Water & Health

The main pump room — how the buvet works

The main pump room — how the buvet works

Whatever else you plan in Truskavets, your day will orbit one building: the main pump room, buvet No. 1, on the square at the head of the spa park. Here is how it works.

The building

The current pump room is a spacious glass-and-concrete hall from the resort's late-Soviet heyday — built to serve thousands of drinkers per hour, with rows of taps, water heated to prescribed temperatures, and space to stroll while you sip. It replaced the elegant timber pump rooms of the interwar years, which you can see on old photographs in the History Museum.

What flows from the taps

Three drinking waters are served, each from its own bank of taps, each at two temperatures (roughly room-warm and body-warm):

  • Naftusia — the main event; the queue moves fast
  • Maria — for stomach and digestion
  • Sofia — for liver and gallbladder

A separate tap dispenses Bronislava for gargling.
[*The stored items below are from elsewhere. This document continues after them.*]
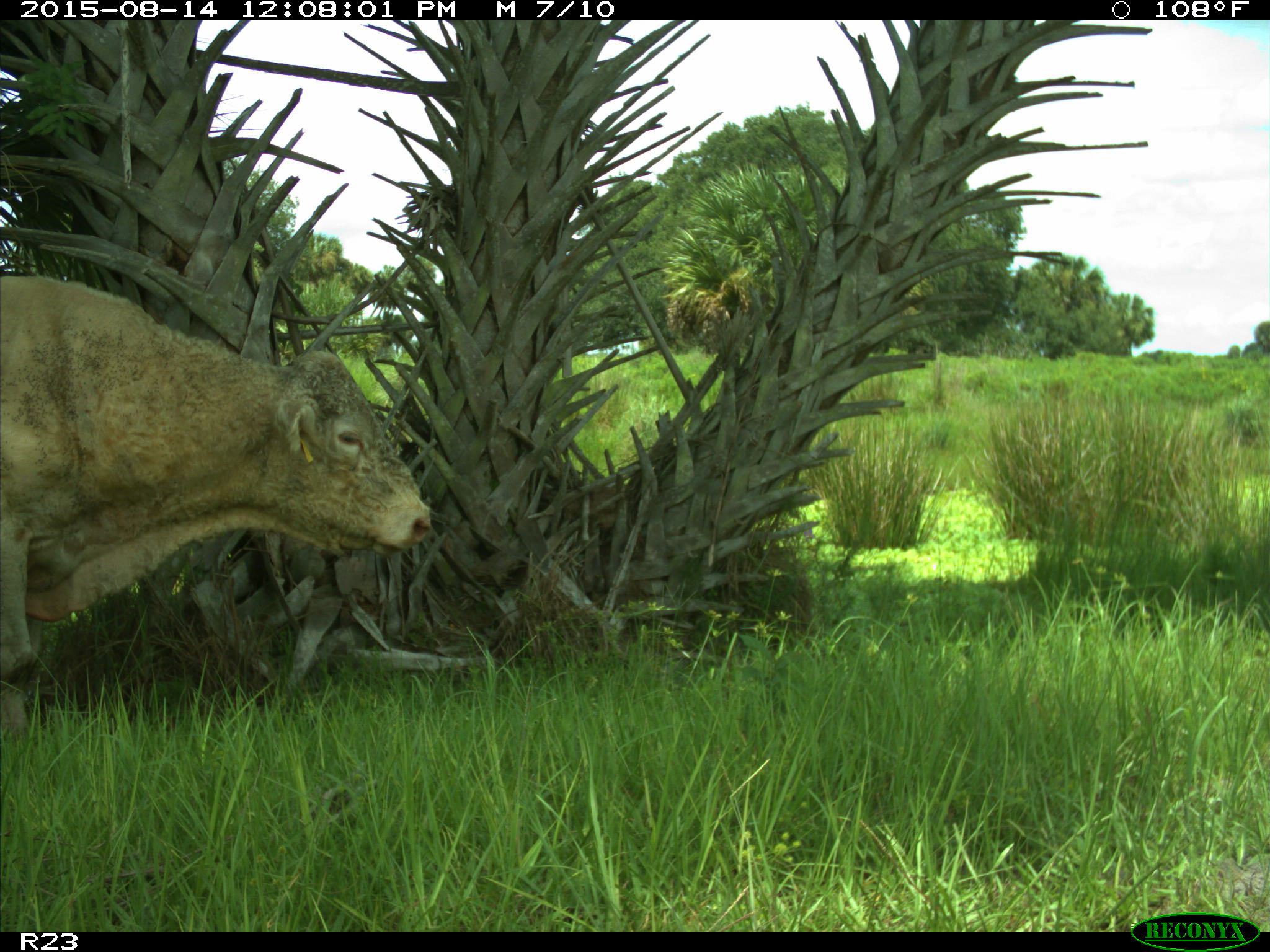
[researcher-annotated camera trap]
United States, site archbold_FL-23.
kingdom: Animalia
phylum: Chordata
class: Mammalia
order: Artiodactyla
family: Bovidae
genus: Bos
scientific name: Bos taurus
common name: domestic cow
Bos taurus (domestic cow).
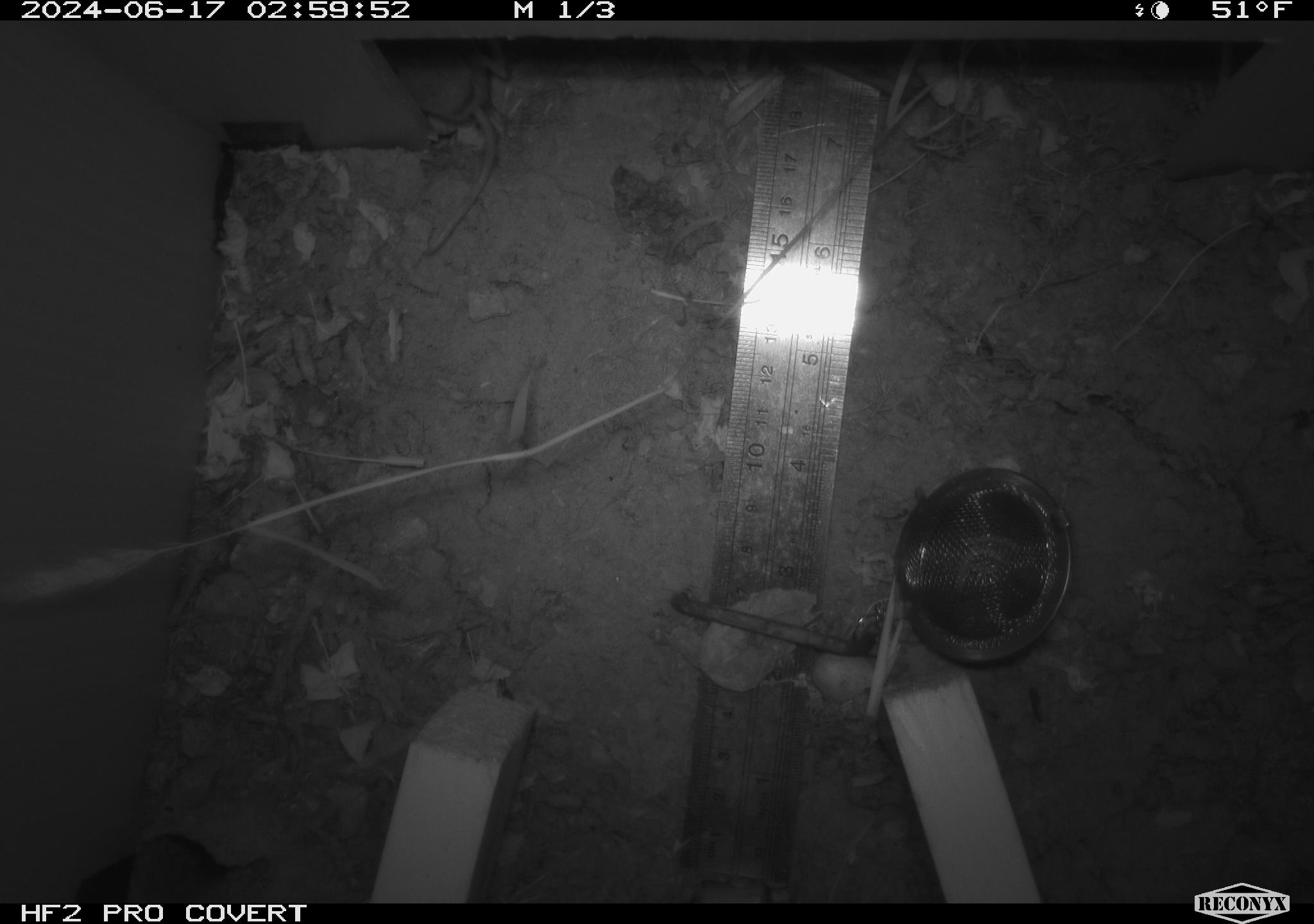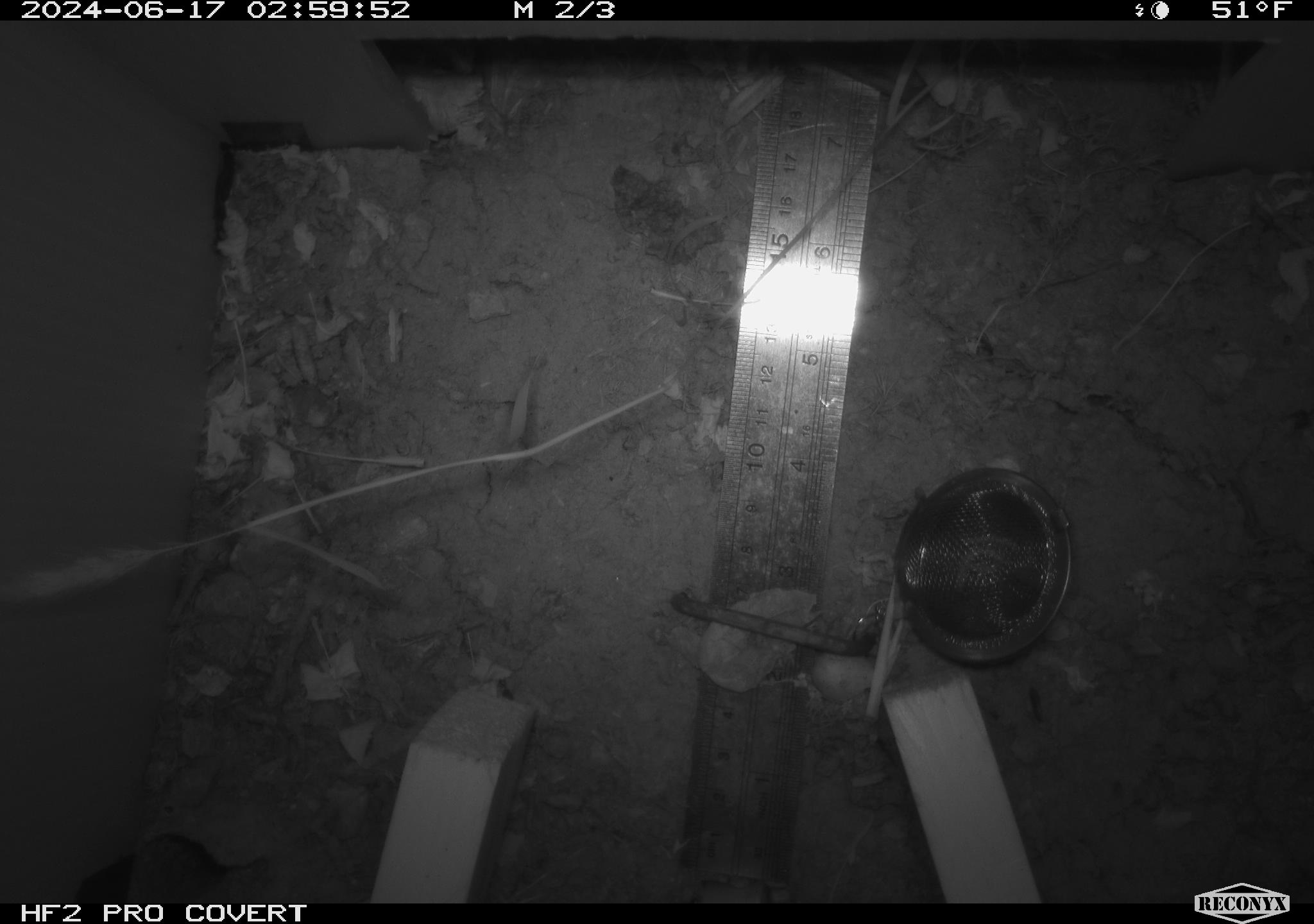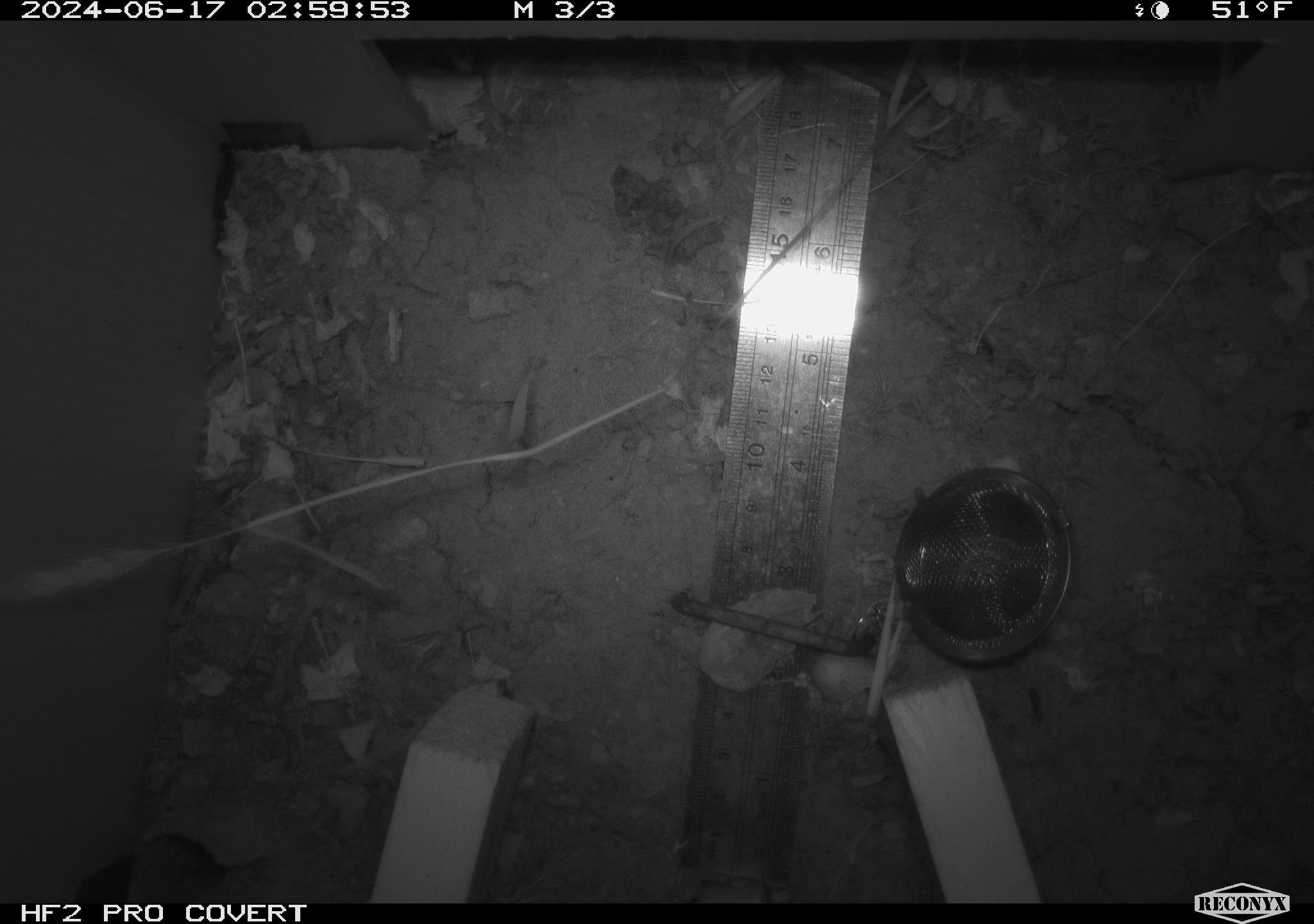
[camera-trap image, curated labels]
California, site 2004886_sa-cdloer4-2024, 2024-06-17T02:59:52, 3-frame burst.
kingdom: Animalia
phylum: Chordata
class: Mammalia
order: Rodentia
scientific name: Rodentia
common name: rodent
Note that the water is no longer free: since the buvet's modernisation it is sold by volume — 36 UAH per litre as of 2025 — which still makes a prescribed 150–250 ml dose cost just a few hryvnias, less than a tram ticket. You pay with a rechargeable buvet card: pick it up free at the cash desk, load it with any amount, tap at the dispenser each visit. Many sanatoriums include the water in their packages or pour it at their own in-house pump rooms.

The rhythm of the day

The buvet works year-round in three blocks matched to the drinking prescription — roughly 07:00–10:00, 12:00–15:00 and 17:00–20:00 (hours occasionally shift; check the door on arrival) — so that everyone can drink 30–60 minutes before meals. In high season expect a cheerful crowd at the peaks; off-peak you may have the hall to yourself. The rhythm structures the whole town: shops, cafés and even concerts schedule around pump-room hours.

Etiquette in five lines

  1. Bring a spouted cup (kubek/hornyatko) or buy one at the kiosks — the flat ceramic vessel with a straw-like spout protects tooth enamel from the mildly aggressive organics.
  2. Drink slowly, walking — the classic prescription is small sips over 5–10 minutes along the gallery or park alley.
  3. Don't fill bottles. Naftusia dies in minutes; the attendants will remind you, kindly, and then less kindly.
  4. Warm unless told otherwise. Most prescriptions call for warmed water — cold Naftusia can be too brisk a diuretic on an unprepared organism.
  5. Mind the schedule — dose and timing come from your physician; freelancing with litres of mineral water is genuinely unwise.

A small scene worth watching

Come at eight in the morning just to watch: pensioners with monogrammed cups, athletes in tracksuits, children being taught to sip not gulp, a low hum of five languages. The buvet has been the town's social heart for two hundred years — the waters draw the visitors, but this hall is where Truskavets actually happens.